TranslationPreviewRecord

class TranslationPreviewRecord(Base):
    __tablename__ = "translation_preview_records"
    id              = Column(String, primary_key=True, default=generate_uuid)
    session_id      = Column(String, ForeignKey("translation_preview_sessions.id"), nullable=False)
    source_text     = Column(Text, nullable=True)
    context_data    = Column(JSON, nullable=True)
    key_values      = Column(JSON, nullable=False)
    key_hash        = Column(String, nullable=False)
    llm_translation = Column(Text, nullable=True)
    user_edit       = Column(Text, nullable=True)
    final_value     = Column(Text, nullable=True)
    status          = Column(String, default="pending")       # pending|approved|edited|rejected

    session         = relationship("TranslationPreviewSession", back_populates="rows")

TranslationEvent

class TranslationEvent(Base):
    __tablename__ = "translation_events"
    id              = Column(String, primary_key=True, default=generate_uuid)
    run_id          = Column(String, ForeignKey("translation_runs.id"), nullable=True)  # NULL for pre-run events
    job_id          = Column(String, ForeignKey("translation_jobs.id"), nullable=False)
    event_type      = Column(String, nullable=False)
    # schedule_triggered|schedule_skipped|schedule_failed|
    # run_started|batch_started|batch_completed|batch_failed|
    # run_succeeded|run_partial|run_failed|run_cancelled|run_skipped|run_noop|
    # insert_submitted|insert_succeeded|insert_failed
    timestamp       = Column(DateTime(timezone=True), default=datetime.now(timezone.utc), nullable=False)
    payload         = Column(JSON, default=dict)

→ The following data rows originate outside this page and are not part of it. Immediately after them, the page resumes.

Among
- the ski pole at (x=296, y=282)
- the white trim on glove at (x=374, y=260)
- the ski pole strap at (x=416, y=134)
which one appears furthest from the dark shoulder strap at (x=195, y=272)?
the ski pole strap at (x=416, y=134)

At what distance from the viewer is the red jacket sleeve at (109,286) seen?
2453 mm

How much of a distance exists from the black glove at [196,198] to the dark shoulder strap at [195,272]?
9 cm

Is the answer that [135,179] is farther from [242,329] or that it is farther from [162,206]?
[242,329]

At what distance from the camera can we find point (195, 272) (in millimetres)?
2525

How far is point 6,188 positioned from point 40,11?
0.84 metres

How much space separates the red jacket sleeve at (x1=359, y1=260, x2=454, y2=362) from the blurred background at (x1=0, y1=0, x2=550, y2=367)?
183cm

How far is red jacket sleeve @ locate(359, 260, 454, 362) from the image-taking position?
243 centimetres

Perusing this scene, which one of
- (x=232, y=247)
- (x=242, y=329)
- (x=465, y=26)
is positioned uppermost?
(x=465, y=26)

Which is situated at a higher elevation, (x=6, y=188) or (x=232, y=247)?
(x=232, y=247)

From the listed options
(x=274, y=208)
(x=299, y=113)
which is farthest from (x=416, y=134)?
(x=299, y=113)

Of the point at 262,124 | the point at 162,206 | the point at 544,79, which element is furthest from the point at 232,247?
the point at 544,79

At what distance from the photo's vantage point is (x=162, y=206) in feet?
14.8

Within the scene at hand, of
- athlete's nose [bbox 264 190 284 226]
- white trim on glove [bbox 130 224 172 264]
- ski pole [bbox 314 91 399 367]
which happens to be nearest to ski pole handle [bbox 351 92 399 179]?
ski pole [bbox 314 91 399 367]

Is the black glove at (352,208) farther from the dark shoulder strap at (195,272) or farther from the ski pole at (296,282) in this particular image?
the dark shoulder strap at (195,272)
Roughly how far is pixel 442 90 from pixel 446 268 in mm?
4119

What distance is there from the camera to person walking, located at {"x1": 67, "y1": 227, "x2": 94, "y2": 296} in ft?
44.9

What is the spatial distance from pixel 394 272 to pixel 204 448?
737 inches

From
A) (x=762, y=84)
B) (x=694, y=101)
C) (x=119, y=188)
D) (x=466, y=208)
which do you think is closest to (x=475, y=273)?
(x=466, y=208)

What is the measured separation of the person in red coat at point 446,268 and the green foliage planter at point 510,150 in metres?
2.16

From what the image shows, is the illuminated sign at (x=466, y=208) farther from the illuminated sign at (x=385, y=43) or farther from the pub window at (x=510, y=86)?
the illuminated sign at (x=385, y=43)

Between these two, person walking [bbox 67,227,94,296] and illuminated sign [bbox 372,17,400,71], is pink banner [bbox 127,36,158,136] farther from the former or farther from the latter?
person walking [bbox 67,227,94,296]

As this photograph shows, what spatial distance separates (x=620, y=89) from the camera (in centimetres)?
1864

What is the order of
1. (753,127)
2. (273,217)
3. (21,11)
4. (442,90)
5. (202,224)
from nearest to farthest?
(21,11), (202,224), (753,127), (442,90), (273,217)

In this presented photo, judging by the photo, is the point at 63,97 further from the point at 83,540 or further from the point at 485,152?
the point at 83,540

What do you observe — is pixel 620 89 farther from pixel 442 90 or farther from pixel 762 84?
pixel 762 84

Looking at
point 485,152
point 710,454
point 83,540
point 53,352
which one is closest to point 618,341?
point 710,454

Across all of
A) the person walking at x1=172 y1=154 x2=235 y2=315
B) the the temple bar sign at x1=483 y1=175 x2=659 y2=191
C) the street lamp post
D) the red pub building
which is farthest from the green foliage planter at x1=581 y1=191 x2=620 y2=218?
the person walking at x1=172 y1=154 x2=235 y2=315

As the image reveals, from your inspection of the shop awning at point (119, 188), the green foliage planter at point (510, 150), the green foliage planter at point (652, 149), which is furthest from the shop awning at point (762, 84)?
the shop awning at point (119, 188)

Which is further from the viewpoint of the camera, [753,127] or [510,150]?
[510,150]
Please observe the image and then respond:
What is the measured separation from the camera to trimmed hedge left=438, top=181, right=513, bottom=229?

    run             = relationship("TranslationRun", back_populates="events")
    __table_args__ = (
        Index("idx_event_job_ts", "job_id", "timestamp"),
        Index("idx_event_type", "event_type"),
    )

MetricSnapshot

class MetricSnapshot(Base):
    __tablename__ = "translation_metric_snapshots"
    id              = Column(String, primary_key=True, default=generate_uuid)
    job_id          = Column(String, ForeignKey("translation_jobs.id"), nullable=False)
    snapshot_date   = Column(Date, nullable=False)
    cumulative_tokens = Column(Integer, default=0)
    cumulative_cost   = Column(Float, default=0.0)
    covers_events_before = Column(DateTime(timezone=True), nullable=False)  # Cutoff for event coverage
    total_runs        = Column(Integer, default=0)
    success_runs      = Column(Integer, default=0)
    failed_runs       = Column(Integer, default=0)
    partial_runs      = Column(Integer, default=0)
    avg_batch_latency_ms = Column(Integer, nullable=True)
    created_at      = Column(DateTime(timezone=True), default=datetime.now(timezone.utc))

    __table_args__ = (
        UniqueConstraint("job_id", "snapshot_date", name="uq_metric_snapshot_date"),
    )

2. Pydantic Schemas (API DTOs)

Key changes from original:

  • TranslateJobCreate/Update: added source_key_cols, target_key_cols (explicit mapping), source_language
  • TermCorrectionSubmit: added source_term, incorrect_target_term, corrected_target_term
  • ScheduleConfig: added timezone
  • TranslationRunResponse: split into translation_status + insert_status, added Superset execution fields
  • Added: TranslationBatchResponse, PreviewSessionResponse, MetricsSnapshotResponse

3. Entity Relationship Summary

TranslationJob (1) ──< (N) TranslationJobDictionary >── (1) TerminologyDictionary
TranslationJob (1) ──< (N) TranslationRun
TranslationJob (1) ──< (N) TranslationPreviewSession
TranslationJob (1) ──── (0..1) TranslationSchedule
TranslationRun (1) ──< (N) TranslationBatch
TranslationRun (1) ──< (N) TranslationRecord
TranslationRun (1) ──< (N) TranslationEvent (nullable run_id for pre-run events)
TranslationBatch (1) ──< (N) TranslationRecord
TranslationPreviewSession (1) ──< (N) TranslationPreviewRecord
TerminologyDictionary (1) ──< (N) DictionaryEntry

All UUID PKs, timezone-aware UTC timestamps, JSON columns for dynamic data, hash columns for efficient comparison.